Mike Hermann

Profile
- Position: Quarterback

Personal information
- Born: Sydney, Australia
- Height: 6 ft 6 in (1.98 m)
- Weight: 250 lb (113 kg)

Career information
- High school: Hilton Head Prep (Hilton Head, sc)
- College: Rensselaer Polytechnic Institute
- NFL draft: 2013: undrafted

Career history
- San Diego Chargers (2013)*;
- * Offseason and/or practice squad member only

= Mike Hermann (American football) =

American football player

Mike Hermann is a former American football quarterback. He played college football at Rensselaer Polytechnic Institute.

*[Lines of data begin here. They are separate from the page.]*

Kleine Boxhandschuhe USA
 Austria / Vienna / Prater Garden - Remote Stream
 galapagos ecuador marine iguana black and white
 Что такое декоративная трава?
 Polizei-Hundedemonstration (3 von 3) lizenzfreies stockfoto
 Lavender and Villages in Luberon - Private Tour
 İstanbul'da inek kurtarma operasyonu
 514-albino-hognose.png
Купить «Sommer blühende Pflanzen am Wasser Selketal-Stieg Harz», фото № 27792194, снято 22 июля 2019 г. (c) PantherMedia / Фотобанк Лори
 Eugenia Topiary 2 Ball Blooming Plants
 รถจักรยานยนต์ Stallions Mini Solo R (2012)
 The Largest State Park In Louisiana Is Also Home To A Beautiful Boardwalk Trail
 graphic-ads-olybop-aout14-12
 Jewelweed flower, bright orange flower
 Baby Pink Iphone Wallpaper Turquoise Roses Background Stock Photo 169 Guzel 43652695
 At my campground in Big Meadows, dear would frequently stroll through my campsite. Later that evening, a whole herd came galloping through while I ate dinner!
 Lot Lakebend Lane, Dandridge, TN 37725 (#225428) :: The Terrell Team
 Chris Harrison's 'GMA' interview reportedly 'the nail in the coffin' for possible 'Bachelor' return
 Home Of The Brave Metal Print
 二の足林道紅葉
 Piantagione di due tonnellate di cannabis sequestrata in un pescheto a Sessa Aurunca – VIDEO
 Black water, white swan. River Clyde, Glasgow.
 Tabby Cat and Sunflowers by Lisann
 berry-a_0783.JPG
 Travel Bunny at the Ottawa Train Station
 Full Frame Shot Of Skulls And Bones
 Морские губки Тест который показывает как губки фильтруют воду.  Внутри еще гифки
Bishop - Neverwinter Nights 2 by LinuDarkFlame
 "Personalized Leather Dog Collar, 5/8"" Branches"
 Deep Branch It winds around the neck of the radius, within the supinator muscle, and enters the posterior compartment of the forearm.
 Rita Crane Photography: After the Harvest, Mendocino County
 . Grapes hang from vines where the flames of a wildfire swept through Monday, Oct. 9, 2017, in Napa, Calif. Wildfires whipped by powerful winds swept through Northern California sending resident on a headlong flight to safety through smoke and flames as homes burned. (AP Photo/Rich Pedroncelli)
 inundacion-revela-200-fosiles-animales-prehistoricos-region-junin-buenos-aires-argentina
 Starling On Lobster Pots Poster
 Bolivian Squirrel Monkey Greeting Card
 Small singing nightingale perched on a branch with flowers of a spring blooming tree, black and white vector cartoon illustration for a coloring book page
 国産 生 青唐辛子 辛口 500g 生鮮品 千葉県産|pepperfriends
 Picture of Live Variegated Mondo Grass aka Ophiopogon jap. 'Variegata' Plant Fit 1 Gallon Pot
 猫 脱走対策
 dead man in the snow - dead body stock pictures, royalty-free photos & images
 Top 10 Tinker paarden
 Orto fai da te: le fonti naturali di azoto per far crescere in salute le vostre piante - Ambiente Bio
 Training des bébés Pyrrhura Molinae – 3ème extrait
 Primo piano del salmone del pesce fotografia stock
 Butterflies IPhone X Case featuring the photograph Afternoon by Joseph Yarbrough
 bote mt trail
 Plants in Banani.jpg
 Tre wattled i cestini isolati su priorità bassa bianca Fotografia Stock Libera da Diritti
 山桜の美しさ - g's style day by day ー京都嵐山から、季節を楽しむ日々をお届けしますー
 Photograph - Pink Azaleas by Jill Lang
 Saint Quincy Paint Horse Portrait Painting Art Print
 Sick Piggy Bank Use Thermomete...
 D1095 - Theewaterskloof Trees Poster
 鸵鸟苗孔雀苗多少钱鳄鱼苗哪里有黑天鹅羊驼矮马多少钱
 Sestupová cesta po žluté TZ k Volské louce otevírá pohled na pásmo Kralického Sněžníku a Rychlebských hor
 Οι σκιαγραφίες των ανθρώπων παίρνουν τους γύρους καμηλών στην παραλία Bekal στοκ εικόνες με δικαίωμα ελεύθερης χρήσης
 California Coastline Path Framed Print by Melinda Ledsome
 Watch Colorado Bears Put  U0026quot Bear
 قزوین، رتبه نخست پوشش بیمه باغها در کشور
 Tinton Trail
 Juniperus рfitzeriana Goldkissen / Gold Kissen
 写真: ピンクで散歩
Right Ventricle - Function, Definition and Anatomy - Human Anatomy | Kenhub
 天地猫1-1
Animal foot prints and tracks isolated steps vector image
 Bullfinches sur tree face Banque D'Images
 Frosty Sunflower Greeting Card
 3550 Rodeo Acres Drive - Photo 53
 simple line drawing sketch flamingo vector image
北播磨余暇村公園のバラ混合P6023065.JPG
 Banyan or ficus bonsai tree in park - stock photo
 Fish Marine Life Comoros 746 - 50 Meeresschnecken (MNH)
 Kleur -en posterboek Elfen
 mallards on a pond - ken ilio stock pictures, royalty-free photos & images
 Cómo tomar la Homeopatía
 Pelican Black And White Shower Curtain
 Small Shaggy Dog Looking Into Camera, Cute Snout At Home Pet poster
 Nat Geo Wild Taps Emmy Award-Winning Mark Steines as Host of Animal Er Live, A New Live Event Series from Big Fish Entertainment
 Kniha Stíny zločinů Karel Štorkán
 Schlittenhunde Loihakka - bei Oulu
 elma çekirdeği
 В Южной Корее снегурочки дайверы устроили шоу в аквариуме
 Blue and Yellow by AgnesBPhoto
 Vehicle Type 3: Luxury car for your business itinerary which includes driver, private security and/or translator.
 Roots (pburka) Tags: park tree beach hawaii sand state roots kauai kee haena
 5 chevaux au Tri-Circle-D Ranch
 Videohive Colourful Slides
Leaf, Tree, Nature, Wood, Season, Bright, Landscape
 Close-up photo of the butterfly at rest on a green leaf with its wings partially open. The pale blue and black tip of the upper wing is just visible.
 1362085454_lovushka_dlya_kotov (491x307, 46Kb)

==Early life and college==
Mike ( Michael Alexander) Hermann was born in Australia of an American father and a New Zealand Maori mother. He came to the United States as an infant. He was a standout at Hilton Head Prep school in basketball and football. He also attended Avon Old Farms school for his post year of high school where he played football and basketball. He attended and played for Rensselaer Polytechnic Institute from 2009 to 2013. He was named offensive player of the year of Liberty League in 2011 and 2012.

==Professional career==
On May 3, 2013, Hermann signed with the San Diego Chargers as an undrafted free agent. Hermann was later cut by the San Diego Chargers.